> _TEXTO_
++++++++++++++++++++
Se Deus é infinito e incognoscível, conhecê-lo se coloca no
campo das possibilidades e das tentativas. É uma ação enquadrada no campo do
não-poder, da impossibilidade, que, longe de impedir a busca, se faz no limite
da consciência da incapacidade de conhecê-lo em sua plenitude. Quando se tem
esta consciência, o conhecimento que se tem passa pelo filtro da lógica e
aflora sob o manto da humildade, uma vez que, nunca será o conhecimento
absoluto e definitivo. Mais ainda: será o conhecimento aberto às novas buscas e
saberes, sabendo que é uma caminhada sem fim, mas que pode estar no rumo certo.
O problema do fundamentalismo de qualquer naipe e religião é
que o portador de um “saber” (ainda que não necessariamente errado) entende que
o seu conhecimento é absoluto, definitivo, normativo. Confunde o que pode saber
sobre Deus com o próprio Deus e a enunciação da verdade que diz possuir tem a
aura de ser a vox Dei. Ainda que
possa ter passado pelo filtro da lógica, o fundamentalista se caracteriza pela
enunciação arrogante de “suas verdades” porque entende que fala o que Deus
falaria.
Ao assim proceder tem outra característica no discurso: a
ênfase na condenação dos que pensam ou agem diferente do que pensam e agem.
Eles não toleram a diferença! Na sua visão, dicotomizam o mundo entre fieis e
infiéis, santos e pecadores, justos e injustos. Esta visão maniqueísta, onde
tudo é preto ou branco, os cinzas do questionamento, da busca incessante da
verdade, a crítica, a pergunta inteligente, a explicitação das incoerências são
vistos como obra demoníaca e passível de condenação.
Parece que se alegram com os que são condenados e não com os
que são salvos. Cada um que é “condenado” pelas suas ortodoxias é mais um ponto
de mérito para os iguais que repetem a mesmice ad eternum.
Aqui se tem outro dado deste comportamento: a novidade é
proibida. Os fundamentalistas não podem pensar, só repetir o que há tempos vem
sendo dito. Quais papagaios religiosos, sabem umas tantas coisas de memória que
as repetem à exaustão e, em um círculo de louvação mútua, se parabenizam pela
fidelidade em “re-dizer” as coisas. Assim se tem um comportamento bipolar:
louvam-se mutuamente e execram os dissidentes ou diferentes. Haja espírito de
corpo (ou de porco?) para que se retroalimentem infinitamente.
++++++++++++++++++++
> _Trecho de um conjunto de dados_
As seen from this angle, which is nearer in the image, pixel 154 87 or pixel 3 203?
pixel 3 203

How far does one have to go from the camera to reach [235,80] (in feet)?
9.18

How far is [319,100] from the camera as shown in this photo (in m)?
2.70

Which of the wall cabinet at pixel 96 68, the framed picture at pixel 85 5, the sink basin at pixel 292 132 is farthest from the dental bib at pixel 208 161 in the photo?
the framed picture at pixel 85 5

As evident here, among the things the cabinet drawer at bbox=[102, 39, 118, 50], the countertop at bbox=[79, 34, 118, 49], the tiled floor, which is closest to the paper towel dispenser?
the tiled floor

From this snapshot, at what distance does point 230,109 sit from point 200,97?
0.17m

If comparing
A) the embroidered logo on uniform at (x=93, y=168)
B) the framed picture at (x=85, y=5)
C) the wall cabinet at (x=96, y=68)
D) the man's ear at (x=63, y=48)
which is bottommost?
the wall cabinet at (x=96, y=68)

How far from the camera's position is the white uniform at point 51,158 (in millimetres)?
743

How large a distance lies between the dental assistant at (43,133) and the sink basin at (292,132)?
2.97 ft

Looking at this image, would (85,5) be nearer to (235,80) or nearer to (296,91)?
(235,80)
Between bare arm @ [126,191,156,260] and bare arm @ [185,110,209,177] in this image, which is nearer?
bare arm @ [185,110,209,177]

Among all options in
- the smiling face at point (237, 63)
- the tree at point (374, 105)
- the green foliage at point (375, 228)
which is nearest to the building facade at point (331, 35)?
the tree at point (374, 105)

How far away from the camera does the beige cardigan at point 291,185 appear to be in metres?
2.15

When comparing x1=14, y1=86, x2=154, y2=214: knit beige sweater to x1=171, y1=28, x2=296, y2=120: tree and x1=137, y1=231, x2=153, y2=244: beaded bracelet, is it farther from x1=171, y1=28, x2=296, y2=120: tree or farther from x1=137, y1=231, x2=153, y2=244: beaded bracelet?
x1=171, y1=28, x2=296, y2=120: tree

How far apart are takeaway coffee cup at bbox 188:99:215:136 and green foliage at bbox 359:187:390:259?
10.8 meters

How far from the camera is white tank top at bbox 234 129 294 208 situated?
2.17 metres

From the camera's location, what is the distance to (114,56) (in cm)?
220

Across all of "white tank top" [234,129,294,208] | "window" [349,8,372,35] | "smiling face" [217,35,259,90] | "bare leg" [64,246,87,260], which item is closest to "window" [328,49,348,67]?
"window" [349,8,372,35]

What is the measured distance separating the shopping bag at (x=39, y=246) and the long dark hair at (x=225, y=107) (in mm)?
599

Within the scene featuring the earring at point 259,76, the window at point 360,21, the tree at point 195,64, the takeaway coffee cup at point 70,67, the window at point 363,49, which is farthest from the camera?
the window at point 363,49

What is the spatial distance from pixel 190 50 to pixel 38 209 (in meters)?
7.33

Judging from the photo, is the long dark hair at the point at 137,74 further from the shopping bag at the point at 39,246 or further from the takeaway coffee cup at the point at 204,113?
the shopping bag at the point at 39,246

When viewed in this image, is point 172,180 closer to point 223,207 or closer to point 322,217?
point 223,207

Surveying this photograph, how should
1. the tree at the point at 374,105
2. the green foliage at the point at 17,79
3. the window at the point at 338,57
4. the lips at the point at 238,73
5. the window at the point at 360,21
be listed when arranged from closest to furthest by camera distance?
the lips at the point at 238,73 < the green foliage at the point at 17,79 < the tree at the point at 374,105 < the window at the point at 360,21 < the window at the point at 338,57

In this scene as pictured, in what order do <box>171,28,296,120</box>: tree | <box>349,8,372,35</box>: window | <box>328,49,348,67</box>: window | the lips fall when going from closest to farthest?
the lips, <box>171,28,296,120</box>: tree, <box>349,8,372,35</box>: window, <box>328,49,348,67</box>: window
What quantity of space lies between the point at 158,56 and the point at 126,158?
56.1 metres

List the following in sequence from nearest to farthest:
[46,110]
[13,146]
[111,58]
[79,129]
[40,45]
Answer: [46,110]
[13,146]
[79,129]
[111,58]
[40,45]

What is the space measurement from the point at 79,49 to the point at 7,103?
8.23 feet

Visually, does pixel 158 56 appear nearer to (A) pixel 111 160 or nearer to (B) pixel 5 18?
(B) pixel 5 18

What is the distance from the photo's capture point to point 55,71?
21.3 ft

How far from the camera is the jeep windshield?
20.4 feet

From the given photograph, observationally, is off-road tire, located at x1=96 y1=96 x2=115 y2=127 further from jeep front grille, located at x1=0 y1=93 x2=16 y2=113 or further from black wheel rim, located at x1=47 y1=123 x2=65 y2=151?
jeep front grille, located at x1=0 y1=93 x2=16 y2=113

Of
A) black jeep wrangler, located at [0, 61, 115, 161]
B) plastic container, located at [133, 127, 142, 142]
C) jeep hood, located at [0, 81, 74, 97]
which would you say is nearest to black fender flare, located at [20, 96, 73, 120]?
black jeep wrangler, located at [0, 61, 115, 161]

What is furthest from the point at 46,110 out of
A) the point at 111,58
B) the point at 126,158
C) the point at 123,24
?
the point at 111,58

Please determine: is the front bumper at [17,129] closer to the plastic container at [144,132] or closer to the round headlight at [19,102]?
++++++++++++++++++++
As afirmações a seguir estão de acordo com o texto sobre fundamentalismo? Responda sim ou não a cada uma e cite literalmente as palavras do texto que decidem.
1. O conhecimento que se tem sobre Deus nunca será absoluto e definitivo.
2. O saber do fundamentalista é necessariamente errado.
3. Entre os fundamentalistas, a novidade é permitida.

> _RESOLUÇÃO ESCRITA_
1. Sim: "nunca será o conhecimento absoluto e definitivo".
2. Não: "ainda que não necessariamente errado".
3. Não: "a novidade é proibida".